This time we’ll direct our attention to some technical details of the digitizing process and the equipment we use at the Netherlands Institute for Sound and Vision (Nederlands Instituut voor Beeld en Geluid) to digitize our lacquer or transcription discs (gesneden platen).
The digitizing production environment has been developed by Sound and Vision together with sonic restoration expert Harry Coster. Digitizing starts with a record player. Out of the professional players Sound and Vision chose for a Stanton ST15, basically because it also plays at the speed of 78 rpm. Also it was very easy to remove the power part of it. This little box is now placed outside the turntable to avoid disturbances. We did not choose the Stanton standard tone arm, but a specially fitted SME M2-12 arm. To get the best sound during the playback we have a small range of special styli. These are truncated elliptical styli with dimensions ranging from 0.0011” – 0.0035”.

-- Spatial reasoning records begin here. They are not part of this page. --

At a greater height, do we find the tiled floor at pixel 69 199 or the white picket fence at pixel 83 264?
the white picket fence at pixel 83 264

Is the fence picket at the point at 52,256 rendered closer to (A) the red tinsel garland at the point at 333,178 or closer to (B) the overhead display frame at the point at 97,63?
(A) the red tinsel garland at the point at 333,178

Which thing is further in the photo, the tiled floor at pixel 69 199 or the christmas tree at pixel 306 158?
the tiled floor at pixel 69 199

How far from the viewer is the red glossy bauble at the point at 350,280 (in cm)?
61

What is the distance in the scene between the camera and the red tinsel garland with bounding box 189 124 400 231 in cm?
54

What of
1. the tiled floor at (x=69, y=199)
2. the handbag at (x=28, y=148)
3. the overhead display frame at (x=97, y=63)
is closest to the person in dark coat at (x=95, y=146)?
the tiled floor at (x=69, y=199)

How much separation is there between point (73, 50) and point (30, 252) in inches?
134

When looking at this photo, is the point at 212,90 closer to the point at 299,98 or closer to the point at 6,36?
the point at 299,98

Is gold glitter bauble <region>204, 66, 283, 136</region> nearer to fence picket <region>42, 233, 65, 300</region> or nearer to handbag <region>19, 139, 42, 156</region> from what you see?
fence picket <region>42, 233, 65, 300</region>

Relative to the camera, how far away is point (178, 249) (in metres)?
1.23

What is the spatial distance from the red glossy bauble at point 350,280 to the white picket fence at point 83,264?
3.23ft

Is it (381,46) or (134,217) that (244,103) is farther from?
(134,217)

The turntable is placed on top of a pedestal made out of heavy garden tiles. This provides stability and any movements in the area, like someone walking by, will be absorbed. To tackle the problem of the stylus receiving vibrations from noise or movements around it, the digitizing room has been partly refurnished. There is carpet on the floor and against the wall we have a few blue squares which look like Yves Klein paintings. These are sound absorbing surfaces made from felt and horsehair. For the same purpose a couple of room screens have been placed around some of the record players.

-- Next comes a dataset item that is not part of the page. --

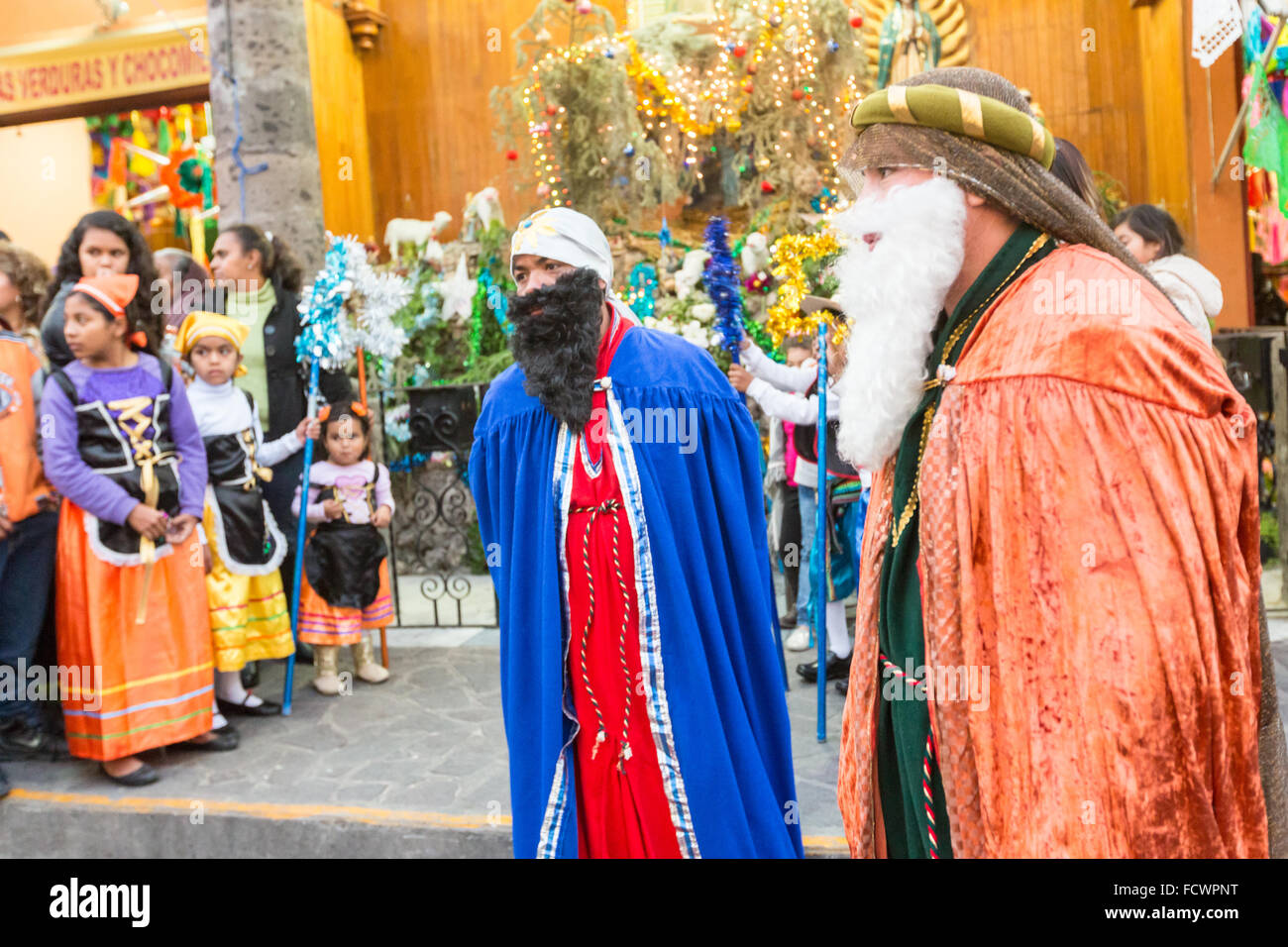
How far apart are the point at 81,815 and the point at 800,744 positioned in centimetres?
291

The sound from the turntable enters the pre-amplifier. We have a VADLYD MD12 MK3, from Denmark. Here the incoming signal gets ‘flat’ amplified. Because the signal is still analogue we need an ‘analogue to digital converter’, the RME Fireface. The real recording is done with the audio editing software from Nuendo 5. In accordance with international recommendations we record with a sample rate of 96KHZ and a bit depth of 24bit. After the recording we are left with a basic broadcast wave and the XML file with metadata like title, time code, stylus information or technical remarks. After the File Transfer Protocol (FTP) the file and wave arrive at Ericsson broadcasting facilities. Ericsson will make sure that the information gets it’s place in the digital Sound and Vision catalogue, called Immix. Here customers can trace it back, listen to a mp3 version and order a wav file.